Ayush kumar for NodeShift

Posted on May 20

How to Install SmolDocling-256M-Preview Locally?

#smoldocling #opensource #ai #llm

SmolDocling is a compact yet powerful document understanding model designed to turn complex document images—like academic papers, certificates, invoices, and printed forms—into clean, structured, and readable text. Built on top of the IDEFICS3 architecture and trained using real-world scientific and non-scientific documents, SmolDocling doesn’t just extract text; it understands layout, structure, and context using smart markup called DocTags. Whether it’s identifying tables, code blocks, formulas, or section headers, this model handles everything in one go with surprising accuracy and speed—averaging just 0.35 seconds per page on an A100 GPU. It’s lightweight enough to run on everyday GPUs (like a T4 or RTX 3060), yet smart enough to handle real-world complexity without breaking a sweat. SmolDocling is fully open-source, integrates seamlessly with the Docling ecosystem, and supports exporting results to Markdown, HTML, JSON, and more—making it the ideal choice for developers, researchers, and teams who want fast, reliable, and layout-aware document conversion without the bloat.

Resource

Hugging Face
Link: https://huggingface.co/ds4sd/SmolDocling-256M-preview

GitHub
Link: https://github.com/ds4sd/docling.git

Step-by-Step Process to Install SmolDocling-256M-Preview Locally

For the purpose of this tutorial, we will use a GPU-powered Virtual Machine offered by NodeShift; however, you can replicate the same steps with any other cloud provider of your choice. NodeShift provides the most affordable Virtual Machines at a scale that meets GDPR, SOC2, and ISO27001 requirements.

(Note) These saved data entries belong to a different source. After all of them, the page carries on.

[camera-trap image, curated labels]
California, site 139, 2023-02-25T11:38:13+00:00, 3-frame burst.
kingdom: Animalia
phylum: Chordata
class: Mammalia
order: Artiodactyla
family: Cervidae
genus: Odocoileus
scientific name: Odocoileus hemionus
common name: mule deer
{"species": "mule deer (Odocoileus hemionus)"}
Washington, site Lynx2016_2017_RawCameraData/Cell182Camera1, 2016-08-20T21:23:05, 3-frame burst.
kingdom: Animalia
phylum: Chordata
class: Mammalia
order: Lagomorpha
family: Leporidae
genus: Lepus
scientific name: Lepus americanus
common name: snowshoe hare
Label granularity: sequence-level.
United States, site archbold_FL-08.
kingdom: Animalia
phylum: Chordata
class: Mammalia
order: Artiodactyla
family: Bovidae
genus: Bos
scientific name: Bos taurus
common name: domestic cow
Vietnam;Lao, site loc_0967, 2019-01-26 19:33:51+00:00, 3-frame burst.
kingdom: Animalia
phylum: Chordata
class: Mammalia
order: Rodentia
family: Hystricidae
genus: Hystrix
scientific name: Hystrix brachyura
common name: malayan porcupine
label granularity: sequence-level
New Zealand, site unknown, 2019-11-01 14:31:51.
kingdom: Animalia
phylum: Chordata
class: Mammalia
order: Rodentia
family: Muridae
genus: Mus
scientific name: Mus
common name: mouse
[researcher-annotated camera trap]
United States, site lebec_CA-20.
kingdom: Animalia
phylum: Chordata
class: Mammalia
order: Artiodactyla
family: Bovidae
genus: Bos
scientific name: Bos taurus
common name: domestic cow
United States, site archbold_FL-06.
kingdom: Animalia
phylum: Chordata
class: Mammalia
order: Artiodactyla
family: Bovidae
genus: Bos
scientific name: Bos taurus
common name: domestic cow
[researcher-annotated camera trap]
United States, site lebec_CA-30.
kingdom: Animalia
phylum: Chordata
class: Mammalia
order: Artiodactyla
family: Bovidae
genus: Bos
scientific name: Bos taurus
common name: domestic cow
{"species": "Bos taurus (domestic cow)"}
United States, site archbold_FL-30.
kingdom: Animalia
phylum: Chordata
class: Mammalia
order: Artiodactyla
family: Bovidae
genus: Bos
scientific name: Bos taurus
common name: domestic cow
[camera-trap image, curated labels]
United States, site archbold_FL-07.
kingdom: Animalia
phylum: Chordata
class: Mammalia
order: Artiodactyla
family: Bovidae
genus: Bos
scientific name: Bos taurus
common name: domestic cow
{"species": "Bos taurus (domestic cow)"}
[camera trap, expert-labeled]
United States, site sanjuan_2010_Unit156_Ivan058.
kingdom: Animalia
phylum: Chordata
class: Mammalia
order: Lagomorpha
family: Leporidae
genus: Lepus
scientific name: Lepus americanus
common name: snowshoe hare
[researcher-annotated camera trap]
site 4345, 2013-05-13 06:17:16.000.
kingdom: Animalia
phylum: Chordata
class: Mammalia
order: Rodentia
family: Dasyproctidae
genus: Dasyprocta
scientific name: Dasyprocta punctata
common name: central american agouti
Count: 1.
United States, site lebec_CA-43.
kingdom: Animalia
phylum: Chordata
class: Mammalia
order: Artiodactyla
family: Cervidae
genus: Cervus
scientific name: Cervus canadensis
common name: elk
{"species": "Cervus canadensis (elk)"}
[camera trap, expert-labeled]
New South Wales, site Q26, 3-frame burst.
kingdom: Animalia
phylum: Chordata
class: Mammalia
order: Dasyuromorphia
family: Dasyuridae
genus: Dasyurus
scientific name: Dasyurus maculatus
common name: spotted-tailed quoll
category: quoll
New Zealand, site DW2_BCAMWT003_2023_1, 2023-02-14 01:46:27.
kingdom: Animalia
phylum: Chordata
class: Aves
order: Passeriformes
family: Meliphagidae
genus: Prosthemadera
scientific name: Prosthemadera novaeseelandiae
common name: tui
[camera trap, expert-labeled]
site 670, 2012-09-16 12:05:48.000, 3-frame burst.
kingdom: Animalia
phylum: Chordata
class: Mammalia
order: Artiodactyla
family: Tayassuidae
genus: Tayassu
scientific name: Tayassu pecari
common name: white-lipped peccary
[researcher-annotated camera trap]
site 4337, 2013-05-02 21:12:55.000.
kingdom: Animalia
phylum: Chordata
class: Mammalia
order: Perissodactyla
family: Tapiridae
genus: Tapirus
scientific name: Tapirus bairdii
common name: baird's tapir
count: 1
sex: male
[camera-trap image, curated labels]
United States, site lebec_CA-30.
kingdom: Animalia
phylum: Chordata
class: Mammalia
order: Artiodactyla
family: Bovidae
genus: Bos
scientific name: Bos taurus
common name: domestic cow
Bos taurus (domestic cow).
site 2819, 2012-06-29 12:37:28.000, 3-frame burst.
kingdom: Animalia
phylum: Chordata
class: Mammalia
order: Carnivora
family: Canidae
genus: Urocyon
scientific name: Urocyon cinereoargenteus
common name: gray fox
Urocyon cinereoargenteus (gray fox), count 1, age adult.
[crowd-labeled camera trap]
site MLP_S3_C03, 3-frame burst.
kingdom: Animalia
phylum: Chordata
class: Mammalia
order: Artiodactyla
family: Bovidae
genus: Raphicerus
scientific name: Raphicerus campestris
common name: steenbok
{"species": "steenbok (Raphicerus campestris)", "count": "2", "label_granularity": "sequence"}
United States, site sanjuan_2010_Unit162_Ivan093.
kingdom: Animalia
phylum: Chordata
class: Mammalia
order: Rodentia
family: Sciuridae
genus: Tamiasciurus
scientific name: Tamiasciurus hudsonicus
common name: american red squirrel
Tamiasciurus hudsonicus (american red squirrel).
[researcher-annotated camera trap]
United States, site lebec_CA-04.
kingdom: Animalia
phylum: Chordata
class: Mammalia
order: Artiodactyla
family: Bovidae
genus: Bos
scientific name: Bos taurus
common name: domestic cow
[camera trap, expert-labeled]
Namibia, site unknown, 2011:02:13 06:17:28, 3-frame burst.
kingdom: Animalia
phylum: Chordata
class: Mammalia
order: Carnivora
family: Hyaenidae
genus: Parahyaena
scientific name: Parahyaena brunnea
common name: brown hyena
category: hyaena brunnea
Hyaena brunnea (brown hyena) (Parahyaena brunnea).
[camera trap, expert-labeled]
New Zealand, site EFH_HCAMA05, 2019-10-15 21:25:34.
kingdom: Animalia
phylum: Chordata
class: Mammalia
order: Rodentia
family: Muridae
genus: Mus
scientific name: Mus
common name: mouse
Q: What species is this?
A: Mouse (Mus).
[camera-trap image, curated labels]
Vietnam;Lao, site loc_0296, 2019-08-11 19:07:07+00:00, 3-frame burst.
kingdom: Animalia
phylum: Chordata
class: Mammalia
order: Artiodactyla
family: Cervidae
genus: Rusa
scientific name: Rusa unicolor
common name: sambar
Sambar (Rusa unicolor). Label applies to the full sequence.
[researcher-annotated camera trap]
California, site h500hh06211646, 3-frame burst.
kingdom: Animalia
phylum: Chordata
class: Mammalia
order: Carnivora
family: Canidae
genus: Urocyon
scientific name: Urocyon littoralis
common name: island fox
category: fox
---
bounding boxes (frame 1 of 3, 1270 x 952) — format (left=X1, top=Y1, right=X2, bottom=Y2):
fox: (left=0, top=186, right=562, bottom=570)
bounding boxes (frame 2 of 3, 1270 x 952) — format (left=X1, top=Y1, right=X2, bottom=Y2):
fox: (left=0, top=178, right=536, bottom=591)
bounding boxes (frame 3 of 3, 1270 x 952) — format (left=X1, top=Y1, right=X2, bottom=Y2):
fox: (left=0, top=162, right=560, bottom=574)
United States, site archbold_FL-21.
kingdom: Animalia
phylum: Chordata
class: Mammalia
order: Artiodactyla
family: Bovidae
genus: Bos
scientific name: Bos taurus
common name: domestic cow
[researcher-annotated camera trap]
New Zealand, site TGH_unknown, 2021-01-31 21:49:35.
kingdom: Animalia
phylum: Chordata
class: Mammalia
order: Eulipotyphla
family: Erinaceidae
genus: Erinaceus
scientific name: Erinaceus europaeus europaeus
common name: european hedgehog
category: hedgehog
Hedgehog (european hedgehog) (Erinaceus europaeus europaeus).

Step 1: Sign Up and Set Up a NodeShift Cloud Account

Visit the NodeShift Platform and create an account. Once you’ve signed up, log into your account.

Follow the account setup process and provide the necessary details and information.

Step 2: Create a GPU Node (Virtual Machine)

GPU Nodes are NodeShift’s GPU Virtual Machines, on-demand resources equipped with diverse GPUs ranging from H100s to A100s. These GPU-powered VMs provide enhanced environmental control, allowing configuration adjustments for GPUs, CPUs, RAM, and Storage based on specific requirements.

Navigate to the menu on the left side. Select the GPU Nodes option, create a GPU Node in the Dashboard, click the Create GPU Node button, and create your first Virtual Machine deploy

Step 3: Select a Model, Region, and Storage

In the “GPU Nodes” tab, select a GPU Model and Storage according to your needs and the geographical region where you want to launch your model.

Step 4: Select Authentication Method

There are two authentication methods available: Password and SSH Key. SSH keys are a more secure option. To create them, please refer to our official documentation.

Step 5: Choose an Image

Next, you will need to choose an image for your Virtual Machine. We will deploy SmolDocling-256M-Preview on an NVIDIA Cuda Virtual Machine. This proprietary, closed-source parallel computing platform will allow you to install SmolDocling-256M-Preview on your GPU Node.

After choosing the image, click the ‘Create’ button, and your Virtual Machine will be deployed.

Step 6: Virtual Machine Successfully Deployed

You will get visual confirmation that your node is up and running.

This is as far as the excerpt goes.